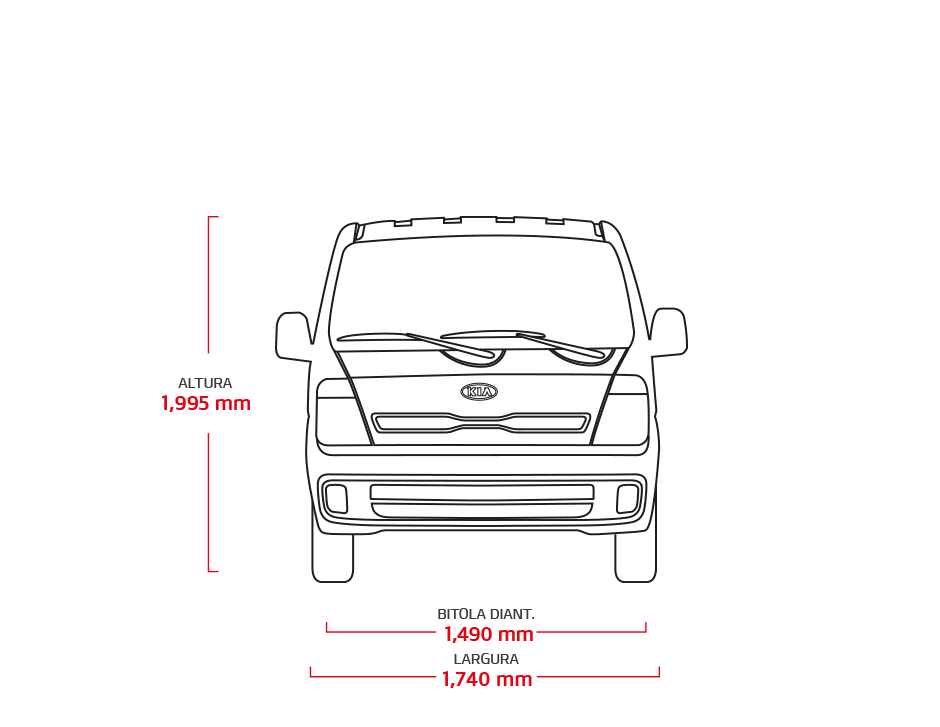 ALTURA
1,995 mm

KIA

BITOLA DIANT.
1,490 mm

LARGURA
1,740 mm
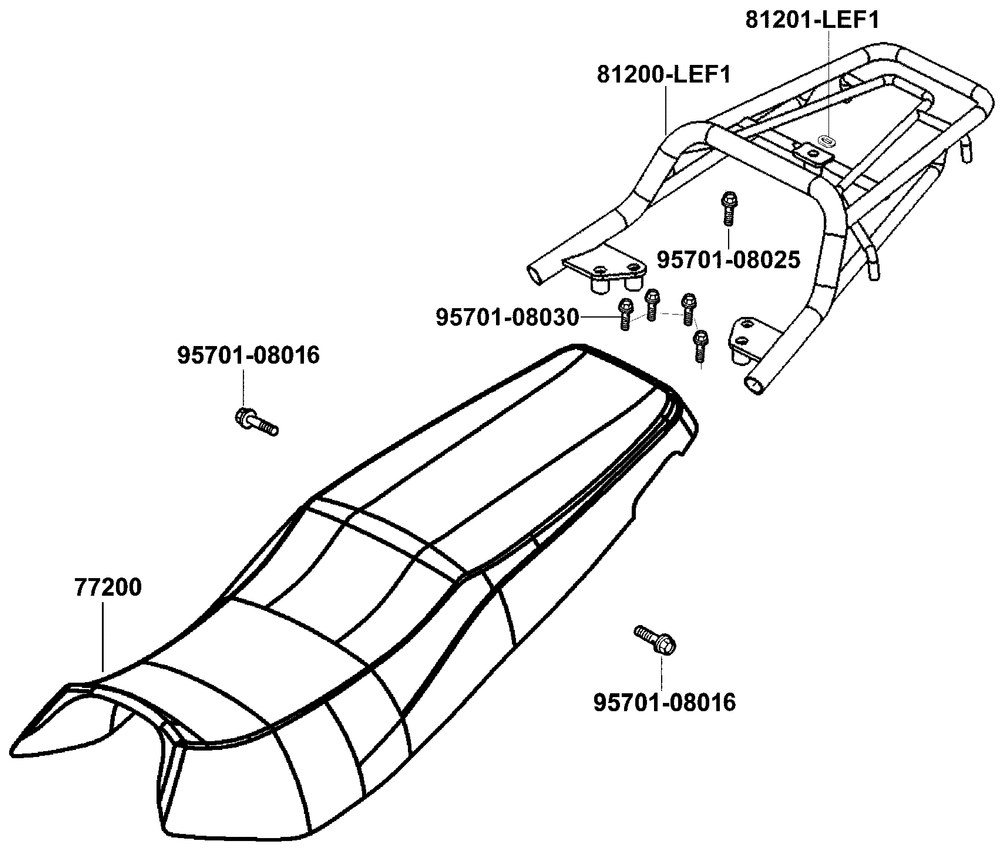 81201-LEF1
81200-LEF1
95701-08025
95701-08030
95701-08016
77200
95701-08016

★ ★ ★ ★ ★

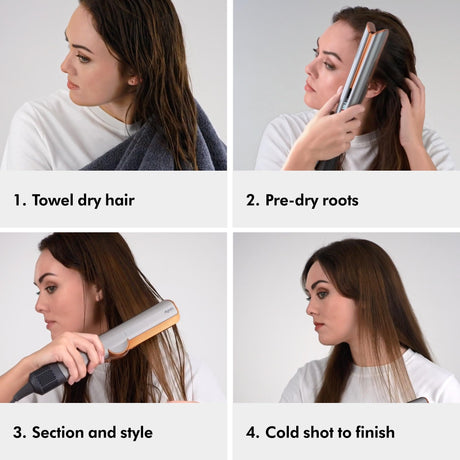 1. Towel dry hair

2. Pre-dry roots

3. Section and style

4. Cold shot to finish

★ ★ ★ ★ ★

#### Work item
Would you set down only the lines above from the line with "1. Towel dry hair" to the line with "4. Cold shot to finish", both included, exactly as they stand and without the pictures?

#### Answer for this exercise
 1. Towel dry hair

2. Pre-dry roots

3. Section and style

4. Cold shot to finish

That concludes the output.